Tarefa: Identifique na listagem abaixo todas as linhas que contêm a palavra "brick" e copie cada uma delas.

Perguntas espaciais associadas a imagens
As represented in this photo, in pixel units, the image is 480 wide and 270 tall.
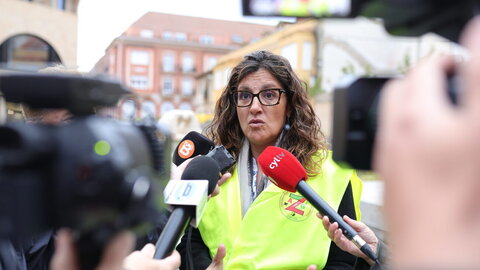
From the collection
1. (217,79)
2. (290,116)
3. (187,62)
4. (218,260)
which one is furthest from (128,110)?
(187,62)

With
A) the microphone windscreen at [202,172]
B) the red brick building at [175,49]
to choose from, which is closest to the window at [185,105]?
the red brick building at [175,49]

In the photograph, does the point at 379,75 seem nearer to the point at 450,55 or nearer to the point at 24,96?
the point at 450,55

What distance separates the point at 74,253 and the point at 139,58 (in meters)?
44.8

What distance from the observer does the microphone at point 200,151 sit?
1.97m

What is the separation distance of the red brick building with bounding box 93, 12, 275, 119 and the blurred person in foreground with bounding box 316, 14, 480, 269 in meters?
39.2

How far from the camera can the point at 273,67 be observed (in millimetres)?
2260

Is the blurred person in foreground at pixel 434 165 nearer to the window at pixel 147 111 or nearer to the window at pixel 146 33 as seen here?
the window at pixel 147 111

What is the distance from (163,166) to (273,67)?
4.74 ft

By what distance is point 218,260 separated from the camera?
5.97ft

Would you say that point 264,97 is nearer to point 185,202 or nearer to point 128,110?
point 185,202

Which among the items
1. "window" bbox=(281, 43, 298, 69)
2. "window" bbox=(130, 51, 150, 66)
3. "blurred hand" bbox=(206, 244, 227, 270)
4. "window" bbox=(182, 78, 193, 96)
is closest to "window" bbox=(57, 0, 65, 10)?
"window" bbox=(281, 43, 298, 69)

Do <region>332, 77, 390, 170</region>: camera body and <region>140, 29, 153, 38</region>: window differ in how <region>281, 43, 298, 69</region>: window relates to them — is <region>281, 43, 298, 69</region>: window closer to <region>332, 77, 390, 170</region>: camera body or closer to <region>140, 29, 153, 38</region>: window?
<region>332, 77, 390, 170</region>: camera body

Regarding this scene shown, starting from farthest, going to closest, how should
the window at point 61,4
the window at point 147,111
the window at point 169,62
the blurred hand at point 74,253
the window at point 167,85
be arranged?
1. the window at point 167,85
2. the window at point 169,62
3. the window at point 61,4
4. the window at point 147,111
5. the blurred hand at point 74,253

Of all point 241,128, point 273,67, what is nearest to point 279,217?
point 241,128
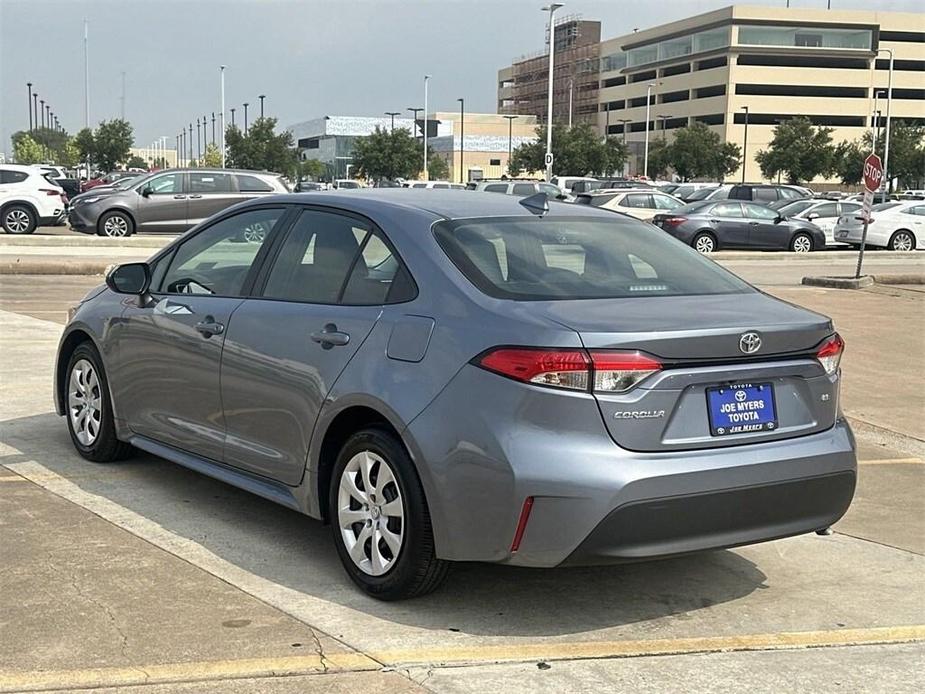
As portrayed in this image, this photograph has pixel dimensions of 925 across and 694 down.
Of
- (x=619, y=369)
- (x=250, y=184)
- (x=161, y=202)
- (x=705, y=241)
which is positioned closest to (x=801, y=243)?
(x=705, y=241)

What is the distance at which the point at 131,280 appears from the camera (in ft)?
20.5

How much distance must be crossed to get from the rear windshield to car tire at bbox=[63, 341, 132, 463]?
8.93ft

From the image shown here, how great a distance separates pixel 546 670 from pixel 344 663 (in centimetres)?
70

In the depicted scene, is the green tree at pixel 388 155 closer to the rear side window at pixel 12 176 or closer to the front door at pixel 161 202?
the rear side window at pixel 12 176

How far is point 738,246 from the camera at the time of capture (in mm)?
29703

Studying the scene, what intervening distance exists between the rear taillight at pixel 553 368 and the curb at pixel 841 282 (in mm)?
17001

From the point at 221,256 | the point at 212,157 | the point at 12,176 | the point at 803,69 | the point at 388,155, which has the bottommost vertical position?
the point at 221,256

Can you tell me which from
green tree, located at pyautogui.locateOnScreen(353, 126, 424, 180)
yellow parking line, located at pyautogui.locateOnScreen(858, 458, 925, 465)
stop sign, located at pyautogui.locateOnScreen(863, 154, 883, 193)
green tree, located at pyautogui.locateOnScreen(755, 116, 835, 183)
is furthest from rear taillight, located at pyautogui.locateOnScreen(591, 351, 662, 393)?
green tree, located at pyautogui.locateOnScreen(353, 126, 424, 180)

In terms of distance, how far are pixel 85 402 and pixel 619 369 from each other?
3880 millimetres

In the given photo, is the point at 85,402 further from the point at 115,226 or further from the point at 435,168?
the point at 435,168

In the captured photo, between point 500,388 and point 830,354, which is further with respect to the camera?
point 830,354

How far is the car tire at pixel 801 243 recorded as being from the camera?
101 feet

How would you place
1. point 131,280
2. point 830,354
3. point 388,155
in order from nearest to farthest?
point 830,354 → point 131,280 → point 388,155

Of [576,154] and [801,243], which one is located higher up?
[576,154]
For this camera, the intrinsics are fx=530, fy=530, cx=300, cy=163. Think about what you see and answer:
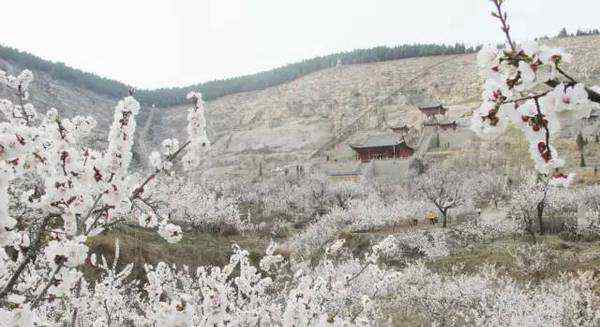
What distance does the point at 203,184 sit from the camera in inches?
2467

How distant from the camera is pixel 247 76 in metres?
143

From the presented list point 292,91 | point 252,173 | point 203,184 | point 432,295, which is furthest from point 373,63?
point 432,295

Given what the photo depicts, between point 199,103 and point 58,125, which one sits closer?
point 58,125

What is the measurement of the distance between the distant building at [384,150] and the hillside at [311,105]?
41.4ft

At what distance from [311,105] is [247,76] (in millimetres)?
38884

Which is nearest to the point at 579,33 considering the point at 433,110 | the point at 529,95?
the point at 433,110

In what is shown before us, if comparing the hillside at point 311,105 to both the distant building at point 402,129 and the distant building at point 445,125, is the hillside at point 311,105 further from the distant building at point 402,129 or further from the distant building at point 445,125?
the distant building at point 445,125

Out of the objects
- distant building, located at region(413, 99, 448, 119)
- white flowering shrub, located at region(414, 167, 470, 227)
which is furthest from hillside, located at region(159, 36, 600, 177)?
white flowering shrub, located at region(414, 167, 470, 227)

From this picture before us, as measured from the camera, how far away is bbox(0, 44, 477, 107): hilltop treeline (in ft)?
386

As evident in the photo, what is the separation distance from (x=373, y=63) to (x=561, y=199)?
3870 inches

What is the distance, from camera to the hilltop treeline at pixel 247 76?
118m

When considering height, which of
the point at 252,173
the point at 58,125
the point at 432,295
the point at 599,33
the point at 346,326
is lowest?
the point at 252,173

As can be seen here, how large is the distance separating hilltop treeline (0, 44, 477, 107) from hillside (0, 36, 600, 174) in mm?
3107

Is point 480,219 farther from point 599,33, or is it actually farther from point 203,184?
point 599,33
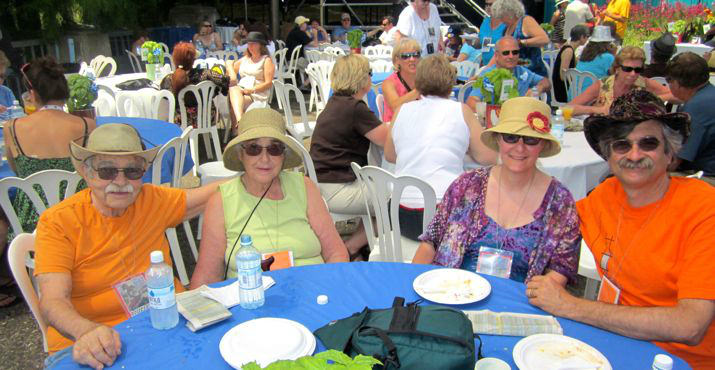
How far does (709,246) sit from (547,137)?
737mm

--

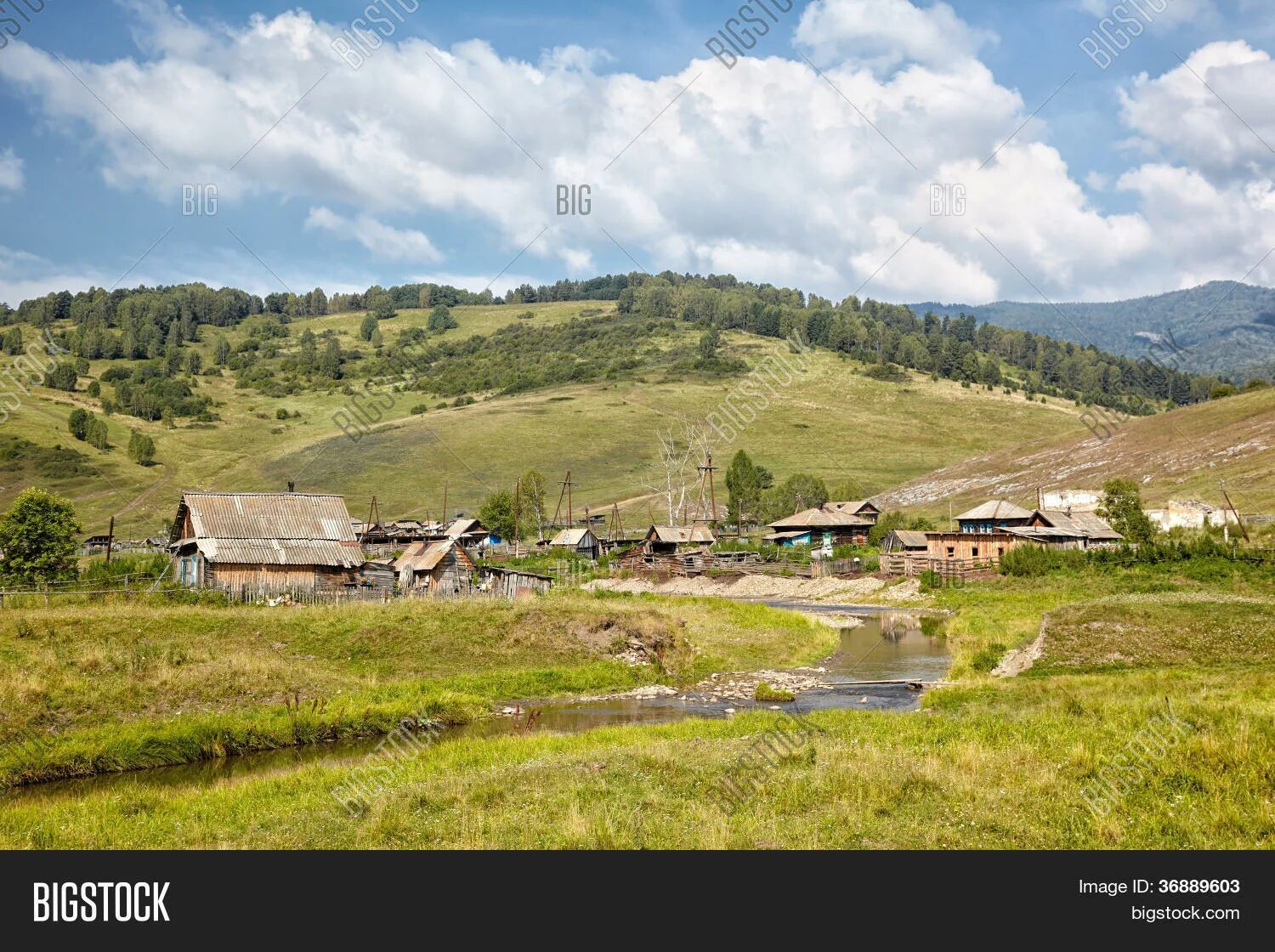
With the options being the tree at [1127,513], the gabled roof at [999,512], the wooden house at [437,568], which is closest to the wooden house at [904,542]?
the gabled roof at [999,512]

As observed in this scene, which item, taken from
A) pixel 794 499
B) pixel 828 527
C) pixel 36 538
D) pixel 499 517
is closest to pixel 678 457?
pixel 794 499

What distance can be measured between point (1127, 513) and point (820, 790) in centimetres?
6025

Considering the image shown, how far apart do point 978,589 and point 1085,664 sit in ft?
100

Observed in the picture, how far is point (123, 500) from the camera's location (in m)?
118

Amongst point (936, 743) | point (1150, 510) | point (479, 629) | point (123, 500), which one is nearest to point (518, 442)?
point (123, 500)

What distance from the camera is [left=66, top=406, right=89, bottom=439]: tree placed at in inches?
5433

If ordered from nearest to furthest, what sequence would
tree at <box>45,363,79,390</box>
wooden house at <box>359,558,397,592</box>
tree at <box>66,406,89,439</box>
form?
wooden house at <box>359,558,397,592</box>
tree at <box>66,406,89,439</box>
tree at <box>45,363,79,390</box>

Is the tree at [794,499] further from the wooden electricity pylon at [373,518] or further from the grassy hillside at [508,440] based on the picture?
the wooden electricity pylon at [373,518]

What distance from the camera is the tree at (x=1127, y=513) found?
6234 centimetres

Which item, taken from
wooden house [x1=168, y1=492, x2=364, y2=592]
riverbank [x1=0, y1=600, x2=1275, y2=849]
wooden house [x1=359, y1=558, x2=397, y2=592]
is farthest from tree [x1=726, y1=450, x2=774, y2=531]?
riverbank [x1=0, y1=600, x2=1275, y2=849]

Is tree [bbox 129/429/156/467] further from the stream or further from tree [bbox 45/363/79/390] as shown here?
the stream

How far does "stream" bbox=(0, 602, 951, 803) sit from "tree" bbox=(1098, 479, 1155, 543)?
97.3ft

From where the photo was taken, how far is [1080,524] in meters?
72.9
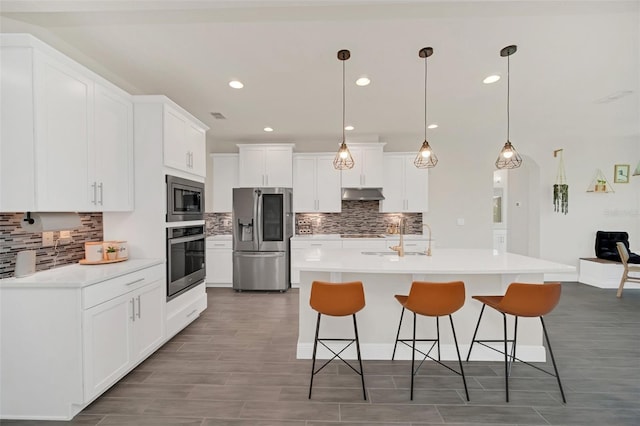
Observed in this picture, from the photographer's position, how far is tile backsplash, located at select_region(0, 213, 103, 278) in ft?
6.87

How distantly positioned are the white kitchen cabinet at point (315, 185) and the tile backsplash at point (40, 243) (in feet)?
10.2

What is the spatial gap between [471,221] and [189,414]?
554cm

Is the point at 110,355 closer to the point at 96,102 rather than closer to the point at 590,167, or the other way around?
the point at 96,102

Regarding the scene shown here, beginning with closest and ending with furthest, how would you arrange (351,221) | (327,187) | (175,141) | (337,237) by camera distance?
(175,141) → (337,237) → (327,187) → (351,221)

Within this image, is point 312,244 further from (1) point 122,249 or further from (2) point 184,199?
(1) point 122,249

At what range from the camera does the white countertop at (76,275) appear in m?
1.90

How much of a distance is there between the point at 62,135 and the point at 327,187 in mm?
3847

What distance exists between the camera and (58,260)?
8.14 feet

Resultado abaixo:
B) the red brick building at [175,49]
the red brick building at [175,49]
What is the separation distance of the red brick building with bounding box 93, 12, 275, 119 and the blurred person in foreground with bounding box 316, 14, 480, 269 in meters?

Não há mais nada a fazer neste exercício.